◆ **Task brief**: Only one stretch of the data below should be repeated: the lines from the line containing "2015 Cadillac Escalade Luxury AWD 18" through the line containing "Trawnik w ogrodzie.", inclusive, exactly as they are.

◆ **Exercise input**:
━━━━
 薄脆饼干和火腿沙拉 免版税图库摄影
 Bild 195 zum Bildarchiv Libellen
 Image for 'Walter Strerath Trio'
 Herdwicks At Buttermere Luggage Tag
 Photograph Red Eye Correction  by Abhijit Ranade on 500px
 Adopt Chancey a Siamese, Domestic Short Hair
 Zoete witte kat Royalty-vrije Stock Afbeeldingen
━━━━
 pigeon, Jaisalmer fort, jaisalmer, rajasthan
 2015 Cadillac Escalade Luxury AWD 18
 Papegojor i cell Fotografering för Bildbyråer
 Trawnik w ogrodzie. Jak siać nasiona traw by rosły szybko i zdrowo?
━━━━
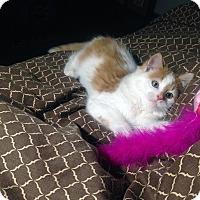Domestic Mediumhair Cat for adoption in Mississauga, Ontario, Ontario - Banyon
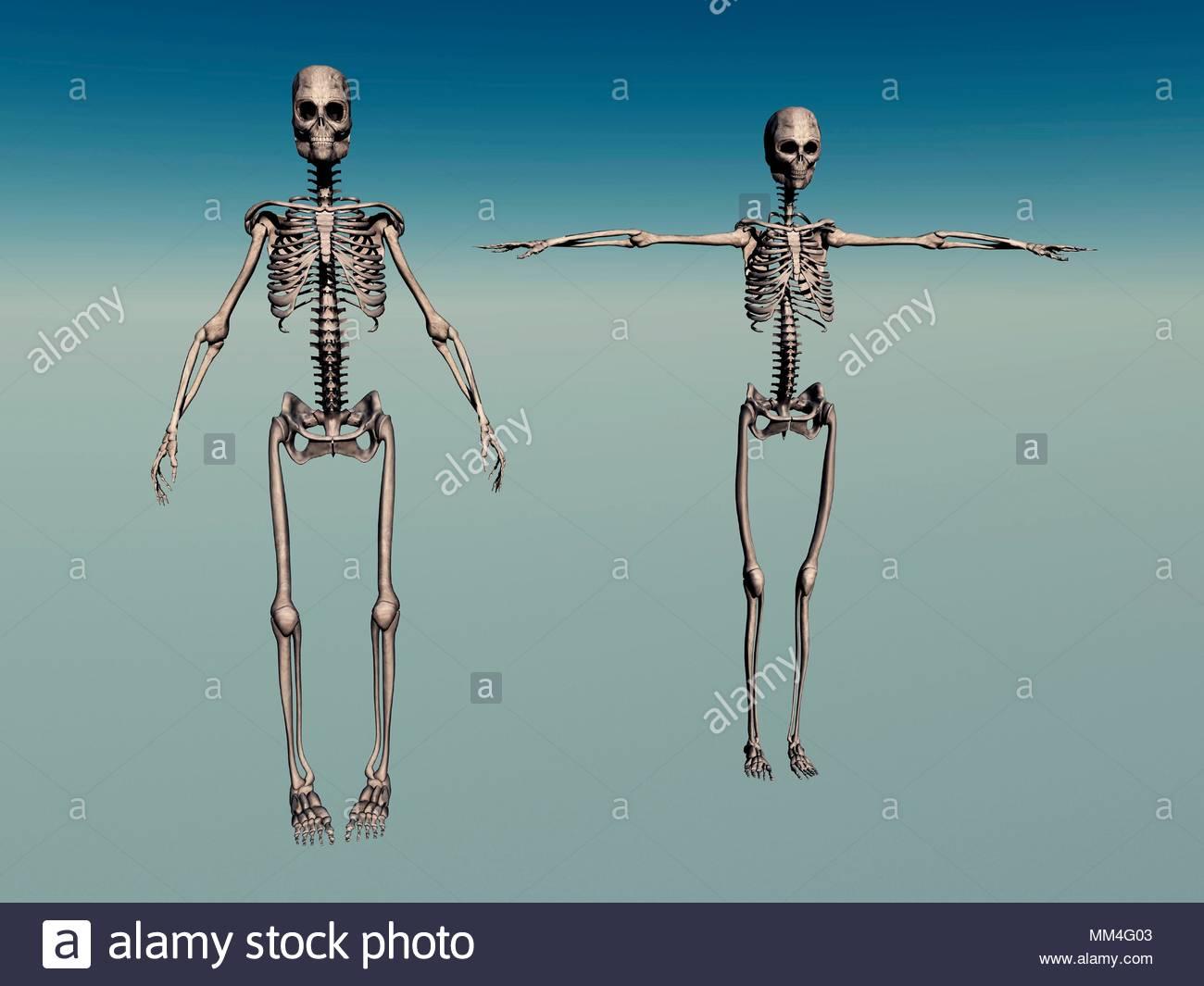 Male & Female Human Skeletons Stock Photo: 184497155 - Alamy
━━━━
◆ **Answer section**:
 2015 Cadillac Escalade Luxury AWD 18
 Papegojor i cell Fotografering för Bildbyråer
 Trawnik w ogrodzie. Jak siać nasiona traw by rosły szybko i zdrowo?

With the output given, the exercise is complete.